### YOUR GOAL
List each line in the records below that contains the string "coord". Case counts.

* Start *

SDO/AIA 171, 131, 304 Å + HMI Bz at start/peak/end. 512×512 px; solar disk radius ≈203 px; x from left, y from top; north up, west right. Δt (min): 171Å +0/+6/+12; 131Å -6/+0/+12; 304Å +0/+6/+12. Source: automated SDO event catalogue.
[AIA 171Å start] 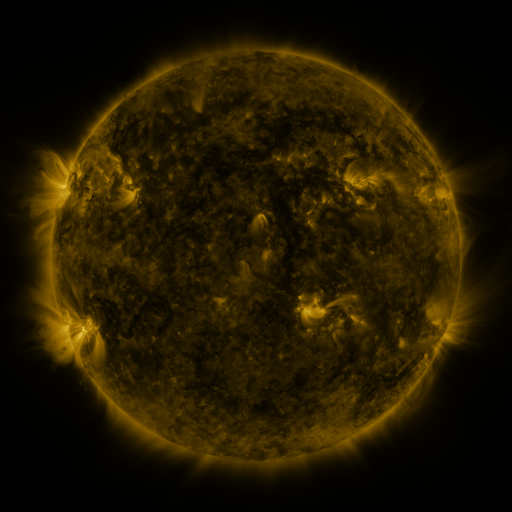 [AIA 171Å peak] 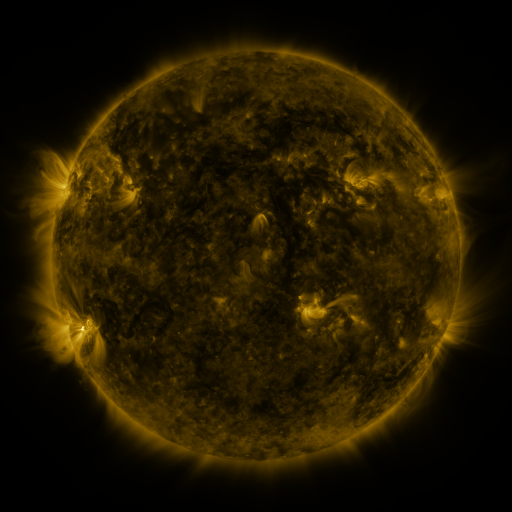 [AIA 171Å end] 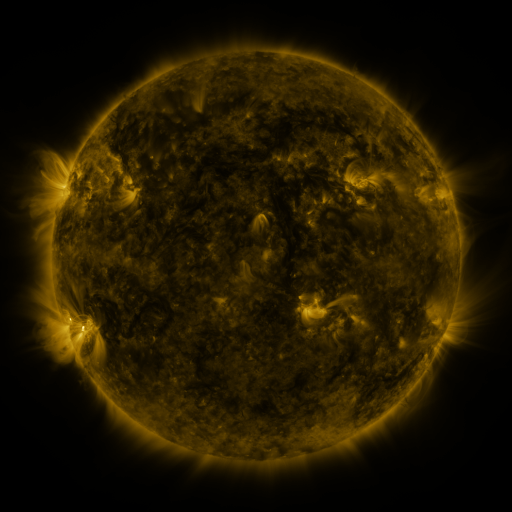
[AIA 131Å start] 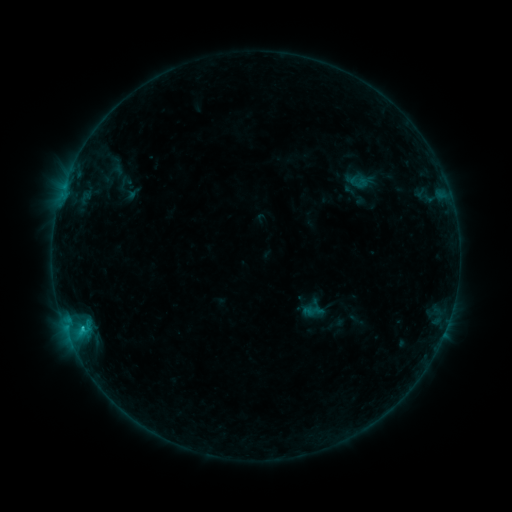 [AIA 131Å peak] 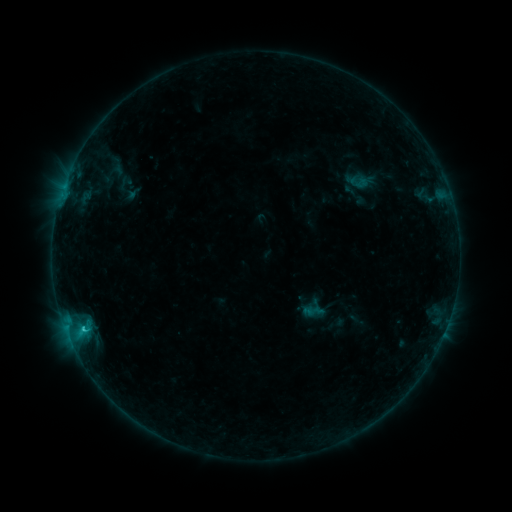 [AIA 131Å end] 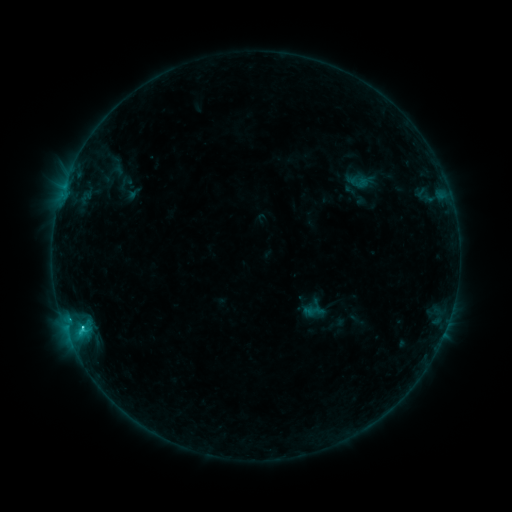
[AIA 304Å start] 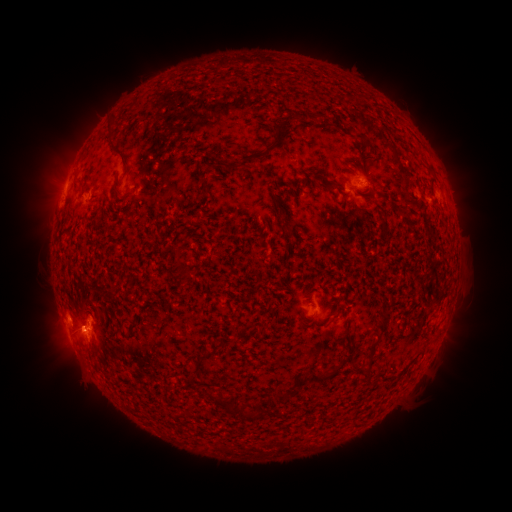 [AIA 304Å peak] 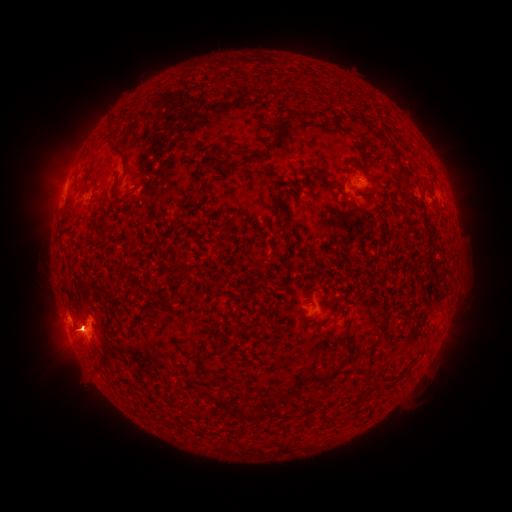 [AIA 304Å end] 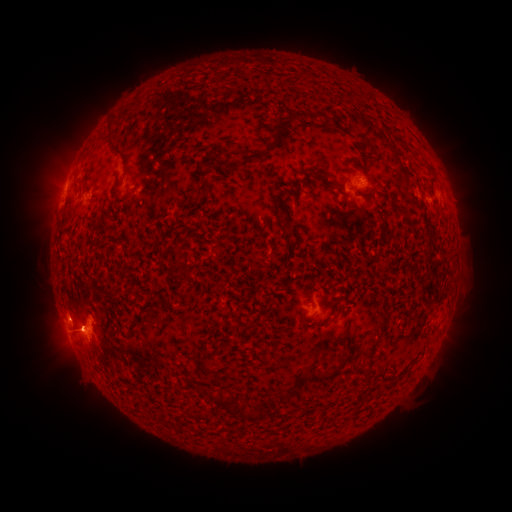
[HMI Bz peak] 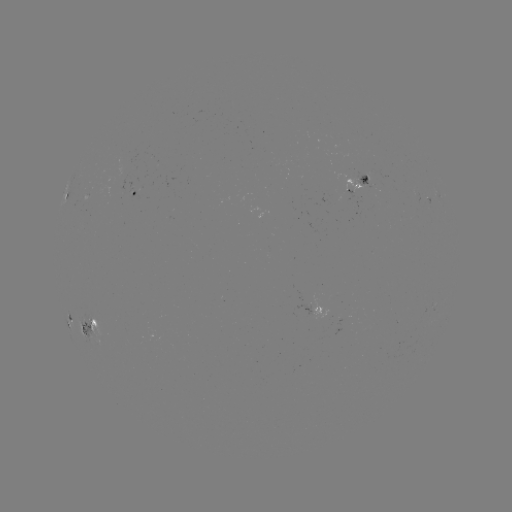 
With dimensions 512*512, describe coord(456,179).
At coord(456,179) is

* End *

### THE ANSWER
With dimensions 512*512, describe coord(456,179).
At coord(456,179) is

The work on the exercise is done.